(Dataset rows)
- - -

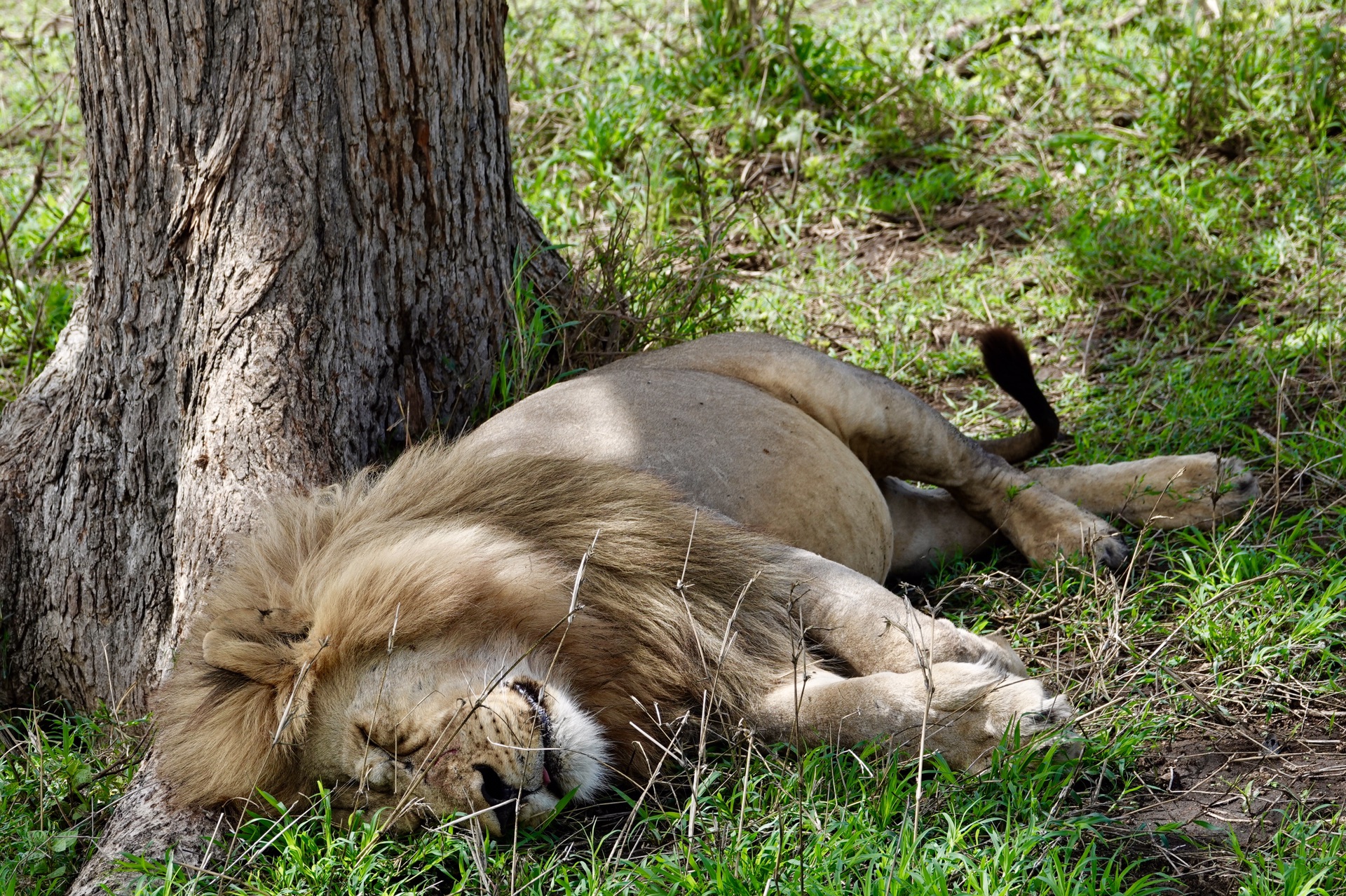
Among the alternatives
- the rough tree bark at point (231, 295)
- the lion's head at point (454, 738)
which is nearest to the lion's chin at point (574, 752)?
the lion's head at point (454, 738)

- - -

TASK GOAL: Turn the dataset rows above into a JSON list of strings, one string for each line, skipping blank lines and leaving the pictures out.

THE OUTPUT:
[
  "Among the alternatives",
  "- the rough tree bark at point (231, 295)",
  "- the lion's head at point (454, 738)",
  "which is nearest to the lion's chin at point (574, 752)?",
  "the lion's head at point (454, 738)"
]